Памятник тоже поставили. Лучший скульптор сделал модель для отливки из бронзы, и памятник поставили на площади. Бронзовый солдат с автоматом был похож немного на Павла Зотова, немного на Сашку Матроса…
Он много лет подряд продавал газеты на площади Зотова. Из людей, что помнили Сашку Матроса, ему встречались уже немногие, а молодые о нем ничего не знали. Александр Прокопьевич поглядывал на покупателей исподлобья, молча подавал газеты и отсчитывал сдачу, но был не нелюдим — просто неразговорчив.
Случалось, к нему приближался какой-нибудь парень и, покачиваясь, просил закурить; потом начинал жаловаться незнакомому человеку на судьбу. Газетчик спокойным глуховатым голосом просил его уйти домой и лечь спать. Он не упрекал и не успокаивал. «Знал бы ты, землячок, — думал он, — что такое настоящая беда. Знал бы про Павла Зотова и Сашку Матроса».
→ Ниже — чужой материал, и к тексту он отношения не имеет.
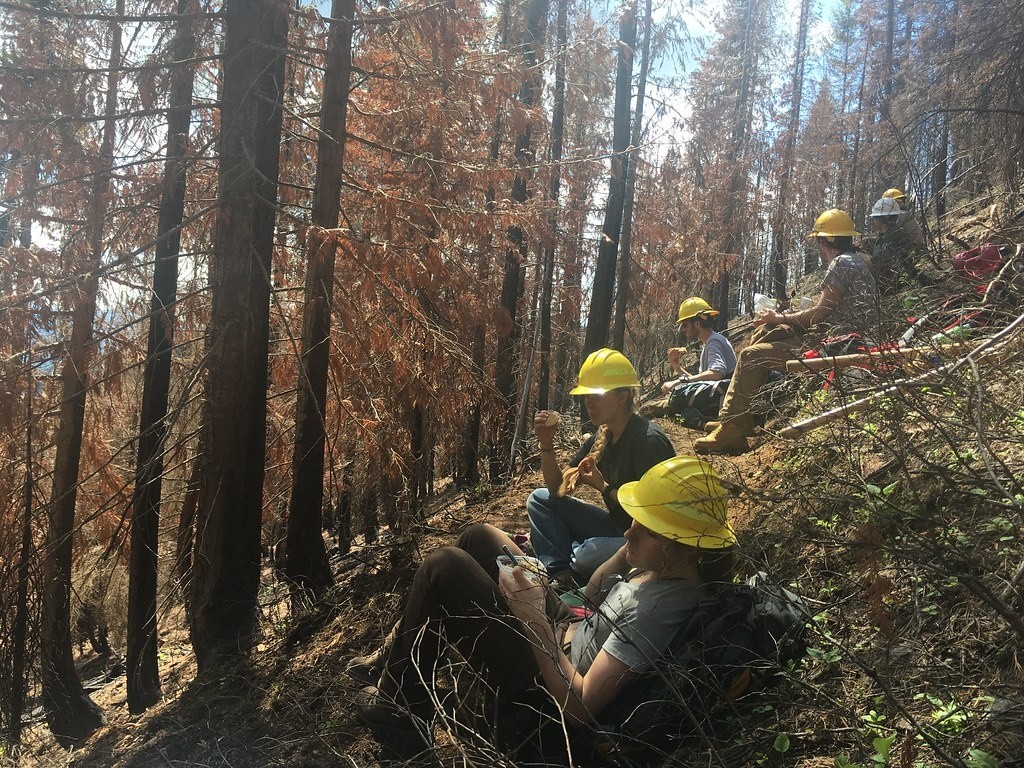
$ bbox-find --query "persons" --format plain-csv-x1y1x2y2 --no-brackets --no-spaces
696,207,882,454
850,189,926,296
346,454,736,764
640,296,736,419
526,349,676,594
В те часы, когда покупателей оказывалось мало, Александр Прокопьевич надолго задумывался и сидел почти без движения. Он видел из киоска почти всю площадь, памятник; дальше стояли жилые дома окраины, на которой он родился и вырос и о которой много мог рассказать: кто здесь погиб на войне, как все прежде выглядело, почему эта площадь называется площадью Зотова…
Старели фронтовики, а иные уже и умирали. Жил на окраине города Григорьевска пожилой газетчик, инвалид и герой войны. Каждое утро он ехал на работу, выходил из машины, опираясь на палку, и отпирал свой киоск. Он стал совсем седой. Лицо было суровое и обрюзгшее в результате нездоровья и долговременных одиноких размышлений. Но он хорошо улыбался одними глазами исподлобья — неожиданно и легко.
Лед
Капитан говорил, иногда покашливал в кулак и вполоборота следил за выражением лица штурмана. Тот вначале слушал невнимательно, так как думал о своем. Стоя на крыле ходового мостика — вплотную к железному ограждению, у которого сверху имелся деревянный брус, они время от времени поднимали к глазам бинокли и осматривали горизонт. Если немного отступить от ограждения, то через открытую дверь можно было заглянуть в рубку и увидеть рулевого, одетого в ватник и ушанку.